**Questions**
**1.** Dans l'article sur le Parlement européen, de quelle organisation Pekka Pesonen est-il le secrétaire général ?
**2.** Prolongez l'article sur le Parlement européen à partir de sa dernière phrase.

───── Extrait ─────

PARLEMENT EUROPÉEN
Les eurodéputés attendus sur la PAC
Malgré une victoire de la droite, les positions
politiques du nouveau Parlement européen sont imprévisibles tant le fonctionnement de cette institution est particulière. Pourtant, son rôle législatif va être élargi si le traité de Lisbonne entre en vigueur.
Les urnes européennes ont rendu leur verdict : les députés du parti populaire européen (PPE), dont l’UMP est membre, sortent les grands gagnants du scrutin, face à des socialistes en fort recul. Les Verts, quant à eux, renforcent leur présence au sein de l’hémicycle. Pourtant, malgré ce rapport de force tranché, « difficile de prévoir quelle sera l’orientation politique du nouveau Parlement, notamment sur les questions environnementales, d’autant que les partis sont fractionnés par État membre », considère Pekka Pesonen, secrétaire général du Copa Cogeca, l’organisation représentant les syndicats agricoles et les coopératives à Bruxelles. L’assemblée devrait en effet rester un lieu de compromis avec ses jeux d’alliances.Chaque texte nécessitera d’être voté par trois groupes parlementaires pour avoir une chance de passer. Sans doute le groupe des Verts va-t-il plus régulièrement jouer les arbitres et influencer les textes finaux. Les équilibres dépendront aussi du futur pouvoir des eurodéputés, lié à la ratification du traité de Lisbonne par l’Irlande à l’automne prochain. « Le traité est aussi suspendu à la capacité du Britannique Gordon Brown à rester en place. Si les conservateurs prennent le pouvoir, ils ont promis d’organiser un référendum et le résultat sera certainement négatif », explique Hélène Cuisinier, attachée de presse du Parlement européen.

───── Informations fournies ─────

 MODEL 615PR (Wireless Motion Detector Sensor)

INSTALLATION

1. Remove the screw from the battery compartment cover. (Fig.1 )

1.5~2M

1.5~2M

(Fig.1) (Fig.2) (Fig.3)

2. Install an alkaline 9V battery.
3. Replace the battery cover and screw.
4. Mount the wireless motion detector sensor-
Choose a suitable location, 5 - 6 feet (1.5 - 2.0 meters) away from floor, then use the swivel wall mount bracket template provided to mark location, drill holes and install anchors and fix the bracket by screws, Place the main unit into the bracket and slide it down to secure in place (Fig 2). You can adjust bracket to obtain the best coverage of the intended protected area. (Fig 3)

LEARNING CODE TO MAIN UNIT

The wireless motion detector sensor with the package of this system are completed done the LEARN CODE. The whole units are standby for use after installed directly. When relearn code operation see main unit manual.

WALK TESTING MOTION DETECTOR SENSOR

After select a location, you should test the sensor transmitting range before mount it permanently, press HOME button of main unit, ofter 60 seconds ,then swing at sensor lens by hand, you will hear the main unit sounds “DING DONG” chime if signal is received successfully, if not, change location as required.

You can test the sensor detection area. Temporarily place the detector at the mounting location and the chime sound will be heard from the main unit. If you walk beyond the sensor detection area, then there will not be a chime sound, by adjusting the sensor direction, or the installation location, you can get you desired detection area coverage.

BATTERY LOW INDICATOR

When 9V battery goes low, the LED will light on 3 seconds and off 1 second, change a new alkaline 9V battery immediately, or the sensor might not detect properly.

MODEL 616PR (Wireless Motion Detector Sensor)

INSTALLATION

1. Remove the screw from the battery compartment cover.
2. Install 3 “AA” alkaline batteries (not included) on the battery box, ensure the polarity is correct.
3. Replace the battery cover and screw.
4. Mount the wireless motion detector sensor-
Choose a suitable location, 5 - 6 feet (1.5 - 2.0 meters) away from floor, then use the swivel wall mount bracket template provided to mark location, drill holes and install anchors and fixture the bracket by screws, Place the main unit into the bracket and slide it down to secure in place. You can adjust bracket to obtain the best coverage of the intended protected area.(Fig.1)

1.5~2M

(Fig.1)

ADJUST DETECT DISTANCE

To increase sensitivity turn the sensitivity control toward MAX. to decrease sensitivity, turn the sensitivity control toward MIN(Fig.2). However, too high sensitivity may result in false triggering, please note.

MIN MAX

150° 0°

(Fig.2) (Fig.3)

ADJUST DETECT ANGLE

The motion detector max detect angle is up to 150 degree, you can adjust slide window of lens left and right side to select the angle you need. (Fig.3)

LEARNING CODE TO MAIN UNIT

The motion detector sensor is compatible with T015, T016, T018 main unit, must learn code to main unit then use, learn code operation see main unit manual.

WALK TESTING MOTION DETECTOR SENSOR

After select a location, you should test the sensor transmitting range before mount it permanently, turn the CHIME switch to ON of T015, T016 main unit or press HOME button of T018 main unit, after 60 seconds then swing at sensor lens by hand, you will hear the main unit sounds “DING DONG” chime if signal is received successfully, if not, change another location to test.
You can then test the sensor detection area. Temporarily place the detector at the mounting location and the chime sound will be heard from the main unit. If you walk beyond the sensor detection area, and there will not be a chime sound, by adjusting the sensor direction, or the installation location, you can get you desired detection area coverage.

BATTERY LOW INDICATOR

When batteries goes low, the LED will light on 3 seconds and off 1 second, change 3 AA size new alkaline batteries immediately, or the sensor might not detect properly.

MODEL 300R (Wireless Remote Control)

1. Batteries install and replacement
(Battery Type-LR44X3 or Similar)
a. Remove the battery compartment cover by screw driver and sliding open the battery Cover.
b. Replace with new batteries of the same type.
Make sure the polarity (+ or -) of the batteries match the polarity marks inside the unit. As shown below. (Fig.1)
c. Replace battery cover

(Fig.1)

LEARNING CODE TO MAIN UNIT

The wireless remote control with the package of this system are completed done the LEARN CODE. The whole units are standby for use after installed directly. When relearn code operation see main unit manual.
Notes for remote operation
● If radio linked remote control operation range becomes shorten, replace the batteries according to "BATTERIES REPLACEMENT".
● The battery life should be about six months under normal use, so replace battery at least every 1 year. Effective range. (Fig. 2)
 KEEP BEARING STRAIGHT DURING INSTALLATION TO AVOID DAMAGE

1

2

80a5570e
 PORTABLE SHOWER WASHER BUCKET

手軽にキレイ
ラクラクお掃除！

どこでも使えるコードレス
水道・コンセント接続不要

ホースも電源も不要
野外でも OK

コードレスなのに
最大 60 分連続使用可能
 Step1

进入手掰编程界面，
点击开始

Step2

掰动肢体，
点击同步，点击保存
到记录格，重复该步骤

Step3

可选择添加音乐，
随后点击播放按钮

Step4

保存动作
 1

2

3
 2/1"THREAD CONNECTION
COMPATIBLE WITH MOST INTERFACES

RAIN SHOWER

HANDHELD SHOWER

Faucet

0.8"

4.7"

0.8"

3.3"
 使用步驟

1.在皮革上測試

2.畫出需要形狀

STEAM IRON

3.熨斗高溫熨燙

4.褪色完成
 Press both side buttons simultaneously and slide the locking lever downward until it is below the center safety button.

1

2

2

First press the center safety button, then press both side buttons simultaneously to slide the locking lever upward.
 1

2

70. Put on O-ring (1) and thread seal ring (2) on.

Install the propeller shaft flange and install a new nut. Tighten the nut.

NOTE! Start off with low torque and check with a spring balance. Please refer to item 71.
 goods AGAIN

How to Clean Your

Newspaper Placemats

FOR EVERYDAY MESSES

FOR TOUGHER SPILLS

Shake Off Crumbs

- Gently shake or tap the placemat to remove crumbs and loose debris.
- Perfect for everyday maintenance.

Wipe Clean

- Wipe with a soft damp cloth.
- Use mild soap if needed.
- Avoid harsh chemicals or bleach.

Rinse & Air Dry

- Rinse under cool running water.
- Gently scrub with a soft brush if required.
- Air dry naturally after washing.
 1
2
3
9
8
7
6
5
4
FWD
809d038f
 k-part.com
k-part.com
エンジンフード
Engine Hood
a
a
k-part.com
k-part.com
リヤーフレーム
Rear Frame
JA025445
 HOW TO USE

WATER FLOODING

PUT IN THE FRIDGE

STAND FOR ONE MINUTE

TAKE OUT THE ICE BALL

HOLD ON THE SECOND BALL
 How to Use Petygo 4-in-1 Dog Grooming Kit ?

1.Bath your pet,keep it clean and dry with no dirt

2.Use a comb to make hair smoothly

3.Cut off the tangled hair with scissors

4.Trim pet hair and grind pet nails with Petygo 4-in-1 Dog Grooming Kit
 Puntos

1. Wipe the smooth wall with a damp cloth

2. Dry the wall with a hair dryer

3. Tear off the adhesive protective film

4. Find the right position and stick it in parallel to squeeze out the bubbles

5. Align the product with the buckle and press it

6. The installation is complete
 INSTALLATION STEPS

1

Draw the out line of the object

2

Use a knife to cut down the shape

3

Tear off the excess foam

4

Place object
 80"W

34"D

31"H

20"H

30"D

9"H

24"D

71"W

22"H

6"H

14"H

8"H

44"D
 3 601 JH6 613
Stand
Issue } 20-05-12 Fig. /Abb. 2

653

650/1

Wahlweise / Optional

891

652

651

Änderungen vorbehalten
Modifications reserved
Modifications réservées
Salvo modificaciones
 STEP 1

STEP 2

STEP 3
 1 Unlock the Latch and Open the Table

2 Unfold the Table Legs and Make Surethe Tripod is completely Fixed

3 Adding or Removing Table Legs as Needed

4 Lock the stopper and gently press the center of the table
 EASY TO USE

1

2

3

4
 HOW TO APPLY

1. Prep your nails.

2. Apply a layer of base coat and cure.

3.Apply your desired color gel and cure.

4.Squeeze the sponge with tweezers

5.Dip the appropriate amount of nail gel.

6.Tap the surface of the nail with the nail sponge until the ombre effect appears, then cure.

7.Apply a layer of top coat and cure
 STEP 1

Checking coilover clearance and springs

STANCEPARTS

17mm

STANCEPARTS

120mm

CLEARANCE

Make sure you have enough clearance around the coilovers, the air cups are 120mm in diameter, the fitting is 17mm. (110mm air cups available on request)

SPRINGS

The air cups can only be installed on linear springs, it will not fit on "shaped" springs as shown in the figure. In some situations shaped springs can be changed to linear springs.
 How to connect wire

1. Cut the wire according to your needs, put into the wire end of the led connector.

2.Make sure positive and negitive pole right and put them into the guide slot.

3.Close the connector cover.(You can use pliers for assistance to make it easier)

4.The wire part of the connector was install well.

─────

**Réponses**
**1.** Du Copa Cogeca, l'organisation qui représente les syndicats agricoles et les coopératives à Bruxelles.

**2.**
POUVOIR LÉGISLATIF ÉTENDU
Si le traité est ratifié, les députés européens obtiendraient enfin un pouvoir législatif sur l’agriculture. Étrangement, bien que le parlement soit l’unique institution élue au suffrage universel, contrairement à la Commission européenne et le Conseil de l’UE réunissant les ministres nationaux, il ne peut être seul à l’initiative d’un acte législatif. Sur l’agriculture, les eurodéputés sont seulement consultés pour les grands textes tels que le bilan de santé de la PAC, et totalement exclus des décisions concernant le budget de la PAC. Pour Corrado Pirzio Biroli, directeur de la fondation Rise(1), la raison est historique. « Le gros des dépenses de la PAC était destiné au soutien des marchés. Il s’agissait de dépenses obligatoires gérées par la Commission. Aujourd’hui, cela ne se justifie plus car les aides sont découplées et le soutien aux marchés est réduit. Avec le traité de Lisbonne, la codécision s’appliquera sur l’ensemble du budget européen. » Pour autant,même en cas de ratification du traité de Lisbonne, « la Commission restera au coeur de la décision car c’est elle qui sera à l’origine des propositions à partir desquelles il est possible de légiférer », tempère Pekka Pesonen.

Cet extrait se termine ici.